Employers 'fully behind' Dutch Pensions Agreement, says PwC
NETHERLANDS - Employers still fully support the Dutch Pensions Agreement between the social partners and the government, PricewaterhouseCoopers (PwC) has concluded.
Following a survey of 80 employers, the consultancy said: "Companies are positive about the agreed cap on the pension contributions, as well as about a retirement age linked to life expectancy and pension benefits linked to the financial markets.
"These changes warrant that companies' contributions to their pension plans become affordable again, and that estimating costs will become easier."
However, PwC said this did not mean employers would implement the pensions deal fully in their companies.
The researchers found that, although 88% of the employers support a flexible retirement age, only two in five want their employees to continue working beyond the current official retirement age of 65.
Almost 40% of surveyed companies said they wanted the pension claims of their employees to become less secure.
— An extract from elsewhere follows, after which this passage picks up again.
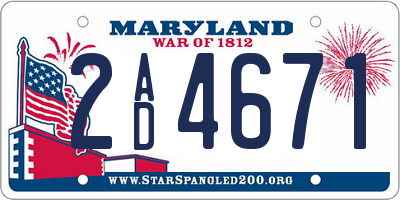 MD license plate 2AD4671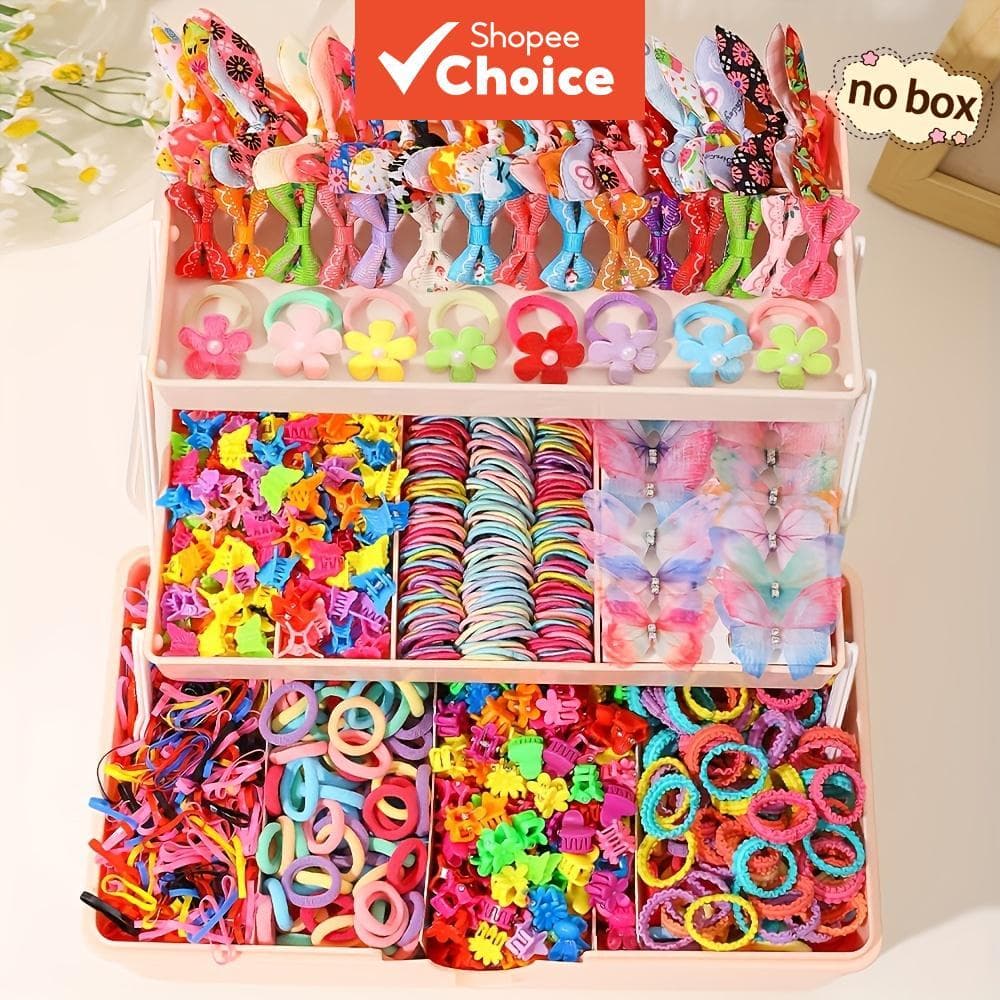 Conjunto De Acessórios Para Cabelo Infantil , 550 Peças , Elásticos De Borracha , Grampos De , Faixas Meninas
According to PwC, some companies are prepared to pay an additional contribution into their pension schemes if necessary to avoid a benefits discount.
A large majority of respondents said they foresaw obstacles for changes in their pension plans and feared that workers would want to be compensated for adjustments.
Furthermore, 58% of employers predicted any agreement on a stable pension premium would prove impossible.
No fewer than 91% of the companies made clear that the information provided by both the government and the social partners on the subject was vague.
Approximately 30% said they could not explain the new pensions arrangements to their workers, PwC said.
The consultancy found that 82% of the employers reckon they can implement the necessary changes by 1 January 2013.
However, they might be overly optimistic, "as extensive negotiations between companies' employees councils, pension funds and companies in the same line of business need to be conducted", PwC said.